__TASK 1__
Tally the lines of the rows below that contain the string "right", and give only the number.

__DOCUMENT SECTION__
------------------------------------------------------------

176. Never in your box of water fittings is just the one right sized joiner to fix a leaky pipe. You must use at least 5 fittings to create a metre long monstrosity that costs more than replacing the entire pipe.
177. In your many boxes of various nuts & bolts, there are only two sizes. Too big and too small.
178. Nothing tastes as good as the neighbours grass.
179. It is impossible to stay dry when fixing water leaks.
180. If you plan to fix a water leak and the short in the electric fence on the same afternoon, do the fence first. Wet boots makes for good sparks.
181. Nothing wrecks your day like wire round the tail shaft. And it's always in the prickliest, thorniest most double gee infested part of the paddock.
182. A sheepdog only leans on your back on the motorbike after he's had a swim in the trough.
183. During a shearing power failure, the shearer who complains about the noisy generator dials his stereo up to 11 when the power comes back on.
184. Shearing shed teams are powered by high decibel pop music.

------------------------------------------------------------

Rows from a dataset:

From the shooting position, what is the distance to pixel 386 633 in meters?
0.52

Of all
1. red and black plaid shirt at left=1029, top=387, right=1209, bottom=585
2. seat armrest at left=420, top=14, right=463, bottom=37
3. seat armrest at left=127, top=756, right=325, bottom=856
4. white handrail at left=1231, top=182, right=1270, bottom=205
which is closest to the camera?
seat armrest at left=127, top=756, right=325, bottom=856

------------------------------------------------------------

__TASK 2__
Answer these questions about the numbered farm sayings above:
(a) What are the only two sizes of nuts and bolts in the boxes?
(b) Which job should be done first when a water leak and a short in the electric fence are both planned for the same afternoon?
(c) What powers shearing shed teams?

__WORKED ANSWER 1__
5

__WORKED ANSWER 2__
(a) Too big and too small.
(b) The fence.
(c) High decibel pop music.